In the late 1800’s to early 1900’s just being alive past 40 or 50 was a reward in itself. There was no such thing as a retirement or a freedom phase of life. Life was about survival. The Silent Generation was born between The Great Depression and World War II and the Greatest Generation was coming of age.
Wages and productivity grew at the same rate from the late 1940’s through the early 1970’s. People were compensated relative to the work or output they performed. It was tangible.
As efficiencies and computers developed and expanded, workplace productivity grew at a much greater pace than wages. Work became much less tangible and more difficult to measure. Worker output became less immediate as projects and thought work grew. Projects could take years and never be successful. What do you have to show for all that hard work?
Conspicuous consumption morphed into a tangible reward for all the work you did that was unseen. Even if you got a bonus or pay increase, no one knows that you did if you continually put that into your retirement plans. You need something to show for it or so we think.
Social media began to rise in the early 2000’s. It wasn’t just our family, friends and neighbors who needed to know the hard work we were putting in, it was all of our so-called connections, followers, acquaintances and people we’ve never met. It evolved even further when the trendsetting SMI – Social Media Influencer entered the digital domain who has a noticeably extravagant lifestyle that is certainly not intangible.
The definition of intangible:
- Incapable of being perceived by your senses.
- Having no physical presence.
- Difficult to define and understand.
Pensions were the first type of retirement plan dating back to 1875, a defined-benefit plan where the employer (company) sets aside money that is invested for the sole benefit of the employee. It could be viewed as a reward from your company for your hard work. Social Security was enacted into law in the mid 1930’s but was never intended to be a full retirement plan. The intent was to replace a portion of worker’s pre-retirement income. Understanding the Benefits (ssa.gov)
Retirement funding between the 1940’s – 1980’s consisted of pensions, social security, farms, land or business selling, extended family and excess wages earned. Pensions started being phased out in the 1980’s and companies began replacing them with 401(k)s, a defined contribution plan, where the onus is on you to contribute to the plan and not the company other than the matching contributions. The Demise of the Defined-Benefit Plan and What Replaced It (investopedia.com)
If you were self-employed or worked for a company that didn’t offer a defined contribution plan – 401(k), 401(a), 403(b), 503(b), the IRA – Individual Retirement Accounts (IRAs) | Investor.gov was introduced to all working taxpayers in 1981. Why is it even called the 401(k)? Because it and its relatives were named after the subsections of the U.S. Internal Revenue Code. How original, no thought of marketing psychology went into that decision. At least, the IRA actually has the word retirement in it.

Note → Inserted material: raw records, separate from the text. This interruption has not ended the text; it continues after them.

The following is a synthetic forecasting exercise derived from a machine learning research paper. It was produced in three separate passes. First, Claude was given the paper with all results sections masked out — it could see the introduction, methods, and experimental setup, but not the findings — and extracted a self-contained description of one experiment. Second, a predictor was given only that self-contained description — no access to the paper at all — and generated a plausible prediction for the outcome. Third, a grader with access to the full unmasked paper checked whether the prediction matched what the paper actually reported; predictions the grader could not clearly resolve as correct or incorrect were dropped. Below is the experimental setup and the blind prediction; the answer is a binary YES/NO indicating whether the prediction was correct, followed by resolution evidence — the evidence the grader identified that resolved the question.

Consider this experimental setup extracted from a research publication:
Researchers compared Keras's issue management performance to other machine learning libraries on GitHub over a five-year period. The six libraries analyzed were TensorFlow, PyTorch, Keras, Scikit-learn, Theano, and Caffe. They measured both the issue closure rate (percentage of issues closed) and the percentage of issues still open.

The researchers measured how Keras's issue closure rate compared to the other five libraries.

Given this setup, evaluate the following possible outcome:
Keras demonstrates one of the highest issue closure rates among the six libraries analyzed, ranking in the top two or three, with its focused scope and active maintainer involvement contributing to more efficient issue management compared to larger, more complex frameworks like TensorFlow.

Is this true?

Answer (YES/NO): YES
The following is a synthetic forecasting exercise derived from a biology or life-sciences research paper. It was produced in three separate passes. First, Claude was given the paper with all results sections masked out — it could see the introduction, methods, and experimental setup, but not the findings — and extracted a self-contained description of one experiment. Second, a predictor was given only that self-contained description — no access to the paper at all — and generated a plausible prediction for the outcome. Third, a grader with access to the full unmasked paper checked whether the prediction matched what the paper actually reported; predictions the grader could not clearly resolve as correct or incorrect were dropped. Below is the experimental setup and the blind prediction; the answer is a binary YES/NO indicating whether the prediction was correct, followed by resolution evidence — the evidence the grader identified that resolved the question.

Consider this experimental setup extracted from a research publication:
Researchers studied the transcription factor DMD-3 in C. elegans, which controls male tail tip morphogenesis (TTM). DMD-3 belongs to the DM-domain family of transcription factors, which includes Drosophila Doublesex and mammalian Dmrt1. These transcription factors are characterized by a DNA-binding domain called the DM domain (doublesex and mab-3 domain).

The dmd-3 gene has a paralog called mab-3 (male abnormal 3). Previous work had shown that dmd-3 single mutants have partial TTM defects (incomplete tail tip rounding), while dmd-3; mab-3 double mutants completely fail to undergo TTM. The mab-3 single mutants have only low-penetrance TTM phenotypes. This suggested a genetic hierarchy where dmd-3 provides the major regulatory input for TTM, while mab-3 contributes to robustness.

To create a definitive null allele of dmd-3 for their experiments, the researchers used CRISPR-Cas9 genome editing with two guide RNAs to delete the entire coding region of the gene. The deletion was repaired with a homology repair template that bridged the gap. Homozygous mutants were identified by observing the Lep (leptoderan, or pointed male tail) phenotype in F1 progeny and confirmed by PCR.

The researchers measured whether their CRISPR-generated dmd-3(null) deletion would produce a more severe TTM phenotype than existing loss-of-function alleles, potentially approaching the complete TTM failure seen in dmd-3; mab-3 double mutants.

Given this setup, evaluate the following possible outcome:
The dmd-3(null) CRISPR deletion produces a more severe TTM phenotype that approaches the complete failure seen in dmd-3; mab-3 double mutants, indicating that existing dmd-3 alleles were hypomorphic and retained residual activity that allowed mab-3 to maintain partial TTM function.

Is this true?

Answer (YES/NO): NO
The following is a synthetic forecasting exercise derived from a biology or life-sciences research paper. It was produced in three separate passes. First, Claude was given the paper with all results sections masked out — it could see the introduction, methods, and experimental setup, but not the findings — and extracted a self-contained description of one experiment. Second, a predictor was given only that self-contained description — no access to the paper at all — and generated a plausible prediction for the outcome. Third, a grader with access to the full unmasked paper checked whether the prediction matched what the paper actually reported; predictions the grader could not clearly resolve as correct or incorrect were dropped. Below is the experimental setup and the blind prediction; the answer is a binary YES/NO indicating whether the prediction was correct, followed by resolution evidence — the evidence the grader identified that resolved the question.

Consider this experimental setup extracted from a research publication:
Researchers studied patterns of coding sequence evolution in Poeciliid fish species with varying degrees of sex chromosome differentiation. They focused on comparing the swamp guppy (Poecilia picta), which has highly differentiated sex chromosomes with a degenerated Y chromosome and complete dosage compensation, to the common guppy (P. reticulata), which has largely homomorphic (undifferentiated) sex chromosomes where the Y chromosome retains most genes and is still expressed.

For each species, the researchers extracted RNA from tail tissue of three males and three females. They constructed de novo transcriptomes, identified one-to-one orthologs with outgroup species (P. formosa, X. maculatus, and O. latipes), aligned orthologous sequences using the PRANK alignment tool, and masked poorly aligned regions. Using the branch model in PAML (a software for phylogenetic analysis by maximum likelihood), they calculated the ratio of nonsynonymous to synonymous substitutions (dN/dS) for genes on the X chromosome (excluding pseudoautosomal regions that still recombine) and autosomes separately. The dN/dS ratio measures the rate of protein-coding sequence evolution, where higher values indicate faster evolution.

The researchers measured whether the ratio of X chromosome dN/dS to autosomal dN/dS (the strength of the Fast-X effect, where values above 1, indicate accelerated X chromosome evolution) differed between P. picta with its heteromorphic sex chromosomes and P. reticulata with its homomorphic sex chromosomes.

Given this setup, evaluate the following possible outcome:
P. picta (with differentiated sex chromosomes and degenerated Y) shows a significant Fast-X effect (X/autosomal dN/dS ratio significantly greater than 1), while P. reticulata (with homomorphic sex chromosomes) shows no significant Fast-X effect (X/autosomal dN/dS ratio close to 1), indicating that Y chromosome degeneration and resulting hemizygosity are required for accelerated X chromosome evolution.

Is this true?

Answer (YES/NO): YES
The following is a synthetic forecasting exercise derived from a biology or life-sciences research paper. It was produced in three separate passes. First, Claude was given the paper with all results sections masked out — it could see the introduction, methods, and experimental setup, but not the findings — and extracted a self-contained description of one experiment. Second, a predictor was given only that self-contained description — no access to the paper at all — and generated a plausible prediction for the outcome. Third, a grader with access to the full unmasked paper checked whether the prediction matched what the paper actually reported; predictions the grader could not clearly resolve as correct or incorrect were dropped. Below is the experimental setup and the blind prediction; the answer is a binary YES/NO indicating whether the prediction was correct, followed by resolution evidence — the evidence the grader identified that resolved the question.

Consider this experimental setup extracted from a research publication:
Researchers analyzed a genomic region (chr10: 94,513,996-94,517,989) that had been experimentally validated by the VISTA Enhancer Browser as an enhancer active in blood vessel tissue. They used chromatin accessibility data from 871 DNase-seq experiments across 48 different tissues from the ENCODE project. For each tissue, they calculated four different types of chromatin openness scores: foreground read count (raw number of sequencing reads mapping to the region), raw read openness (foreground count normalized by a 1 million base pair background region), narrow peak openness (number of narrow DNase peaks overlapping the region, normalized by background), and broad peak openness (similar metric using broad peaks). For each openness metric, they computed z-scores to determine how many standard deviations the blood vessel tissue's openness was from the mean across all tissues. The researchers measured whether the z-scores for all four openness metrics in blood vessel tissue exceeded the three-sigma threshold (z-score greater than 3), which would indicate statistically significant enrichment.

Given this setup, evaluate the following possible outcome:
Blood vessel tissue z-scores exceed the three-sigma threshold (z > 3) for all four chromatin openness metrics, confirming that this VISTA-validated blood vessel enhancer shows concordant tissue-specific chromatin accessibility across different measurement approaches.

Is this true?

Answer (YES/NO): YES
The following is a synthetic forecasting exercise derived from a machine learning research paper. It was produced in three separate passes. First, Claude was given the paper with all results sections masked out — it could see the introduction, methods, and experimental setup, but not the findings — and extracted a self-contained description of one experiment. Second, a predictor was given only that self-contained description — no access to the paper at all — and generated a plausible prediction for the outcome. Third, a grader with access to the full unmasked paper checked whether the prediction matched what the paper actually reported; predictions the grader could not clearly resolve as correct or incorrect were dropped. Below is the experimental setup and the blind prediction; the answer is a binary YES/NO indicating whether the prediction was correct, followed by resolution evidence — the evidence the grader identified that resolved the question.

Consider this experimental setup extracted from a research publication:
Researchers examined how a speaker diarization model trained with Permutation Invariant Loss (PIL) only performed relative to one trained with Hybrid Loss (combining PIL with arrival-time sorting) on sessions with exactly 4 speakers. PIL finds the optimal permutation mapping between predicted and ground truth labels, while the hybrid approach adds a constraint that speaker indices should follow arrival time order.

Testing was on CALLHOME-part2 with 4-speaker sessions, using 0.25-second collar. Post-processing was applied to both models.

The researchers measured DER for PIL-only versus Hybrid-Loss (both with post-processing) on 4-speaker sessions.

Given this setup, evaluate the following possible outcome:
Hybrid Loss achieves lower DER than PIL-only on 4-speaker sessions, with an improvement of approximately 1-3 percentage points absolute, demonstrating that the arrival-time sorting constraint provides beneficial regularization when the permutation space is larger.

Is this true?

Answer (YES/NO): YES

It’s no longer the 80’s, it is 2024, 40+ years after the 401(k) was introduced and nearly 43% of America still don’t know what it is. Education on this is obviously poor but it is also intangible. What’s a 401(k)? Two-fifths of Americans admit they don’t know – Investment News
Investing in a plan like the 401(k) is more difficult than investing in stock of a company where you used to get stock certificates. Those were at least tangible, and you had a pride of ownership in a good-standing, profitable company. My grandfather invested in the stock of their local telephone company that has grown into a regional telecom provider. My Mom still has the stock certificates that she inherited, and she understands this.
The younger generations are figuring out how to get comfortable with the intangible maybe because their parents had 401(k)s or they are digital natives. They also understand that buying time is more important than buying things. There isn’t much out in the personal finance sphere connecting investing to being intangible. I like the concept of “hidden wealth” and the idea that “it’s difficult to learn from what you can’t see and why it’s so hard for many to build wealth,” that Morgan Housel writes about in his book, The Psychology of Money. I’m taking his intangible idea further. I think it has greater implications to your financial future.